Because DirecTV satellites owe a lot to Russia.
"The DirecTV 12 satellite was bolted atop the 191-foot-tall booster for liftoff at 0022 GMT Tuesday (7:22 p.m. EST Monday) from pad 39 at the Baikonur Cosmodrome in Kazakhstan" -December 30th SpaceflightNow.com via space.com
Going back in your home entertainment tech, the DirecTV-10 was launched July 7th 2007, DirecTV-8 was launched May 22, 2005 and DirecTV-5 was launched on May 7, 2002 all on Protons from Baikonur.
Do I bring this up because I am against Russia. Actually, no. As has been said by smarter folks than me many times over the past two decades, the Russians are doing capitalism. While the Civilian Space Agency for the United States continues to be in the back pocket of Boeing and Lockheed, talking big about welcoming commercial space but supporting government regulations that let them hold their status quo or worse (read HR8751 which aims to cut Amercian commercial initiatives and puts that tax money directly into Russian Space Workers paychecks).
It is funny, sorta.
However, I don't know how I feel about Dish Networks' Astronaut commercials
Is it me or do those guys appear to be Americans?
I don't know how funny the implication is because, as I understand it, Dish Network systems that previously would go up by and on American launchers are now also being lifted from Baikonur by Russian rockets.
Of course some of the ranting against commercial US Launches from Baikonur may end up being moot soon.

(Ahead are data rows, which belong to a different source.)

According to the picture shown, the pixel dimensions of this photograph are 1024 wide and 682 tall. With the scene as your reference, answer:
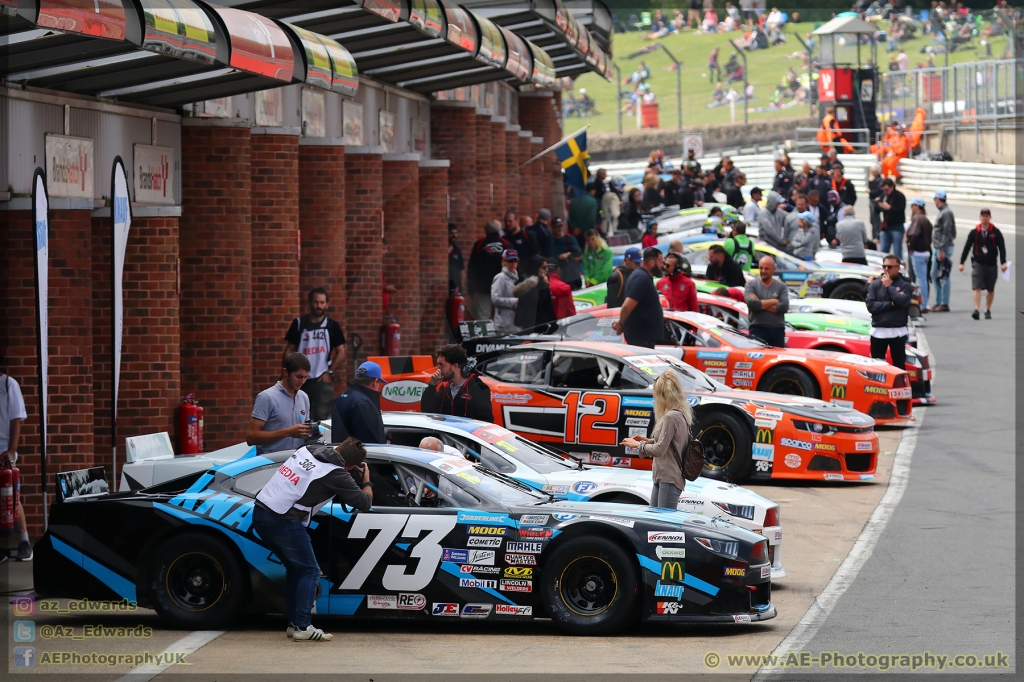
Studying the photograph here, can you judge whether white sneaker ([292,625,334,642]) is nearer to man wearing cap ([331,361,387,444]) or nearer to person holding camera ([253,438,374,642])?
person holding camera ([253,438,374,642])

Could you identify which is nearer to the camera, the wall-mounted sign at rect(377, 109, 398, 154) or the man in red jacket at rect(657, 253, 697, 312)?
the man in red jacket at rect(657, 253, 697, 312)

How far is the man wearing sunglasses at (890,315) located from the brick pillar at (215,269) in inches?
305

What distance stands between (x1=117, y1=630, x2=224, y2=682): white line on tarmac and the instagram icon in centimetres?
130

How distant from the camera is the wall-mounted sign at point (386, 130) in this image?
19.8 metres

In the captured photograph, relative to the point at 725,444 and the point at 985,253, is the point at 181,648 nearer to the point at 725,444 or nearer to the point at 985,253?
the point at 725,444

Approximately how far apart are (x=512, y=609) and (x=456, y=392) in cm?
334

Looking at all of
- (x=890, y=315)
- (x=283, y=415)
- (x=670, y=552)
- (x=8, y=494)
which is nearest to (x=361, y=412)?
(x=283, y=415)

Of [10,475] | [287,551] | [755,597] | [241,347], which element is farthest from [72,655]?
[241,347]

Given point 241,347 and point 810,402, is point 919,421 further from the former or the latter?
point 241,347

The September 13th 2010 edition of the industry trade magazine Space News reports that the US government has approved the sale that brings Long Beach, California based commercial heavy launch company Sea Launch out of chapter 11 bankruptcy.
"Chicago-based Boeing Co., which had been Sea Launch's general contactor and principal shareholder, will remain a Sea Launch supplier but otherwise has ended its management role in the company..."
The Space News magazine article mentions that 'Since Sea Launch lifts from the ocean, instead of from American or Russian land, it can't launch military payloads and has to do commercial launches'. Well... that is not exactly true, as you can read here.
"Karlsen said the company’s first post-bankruptcy mission will not be by the sea-based operation, but by Land Launch of Moscow"
But, ignoring the loopholes, being out of Long Beach, and having its' absolutely beautiful ship painted with stunning english logos doesn't alter the fact that Sea Launch is now approved to be owned by Russia's Energia.
"For Energia, this is a ticket into the global commercial launch business, and it is really not all that expensive" - Sea Launch President Kjell Karlsen
Not too expensive for the leaders in Space Access, shamefully too expensive for the country that still kids itself, with commercials and other forms of false pride from a 40 year old mothballed history, that it is the still the leader.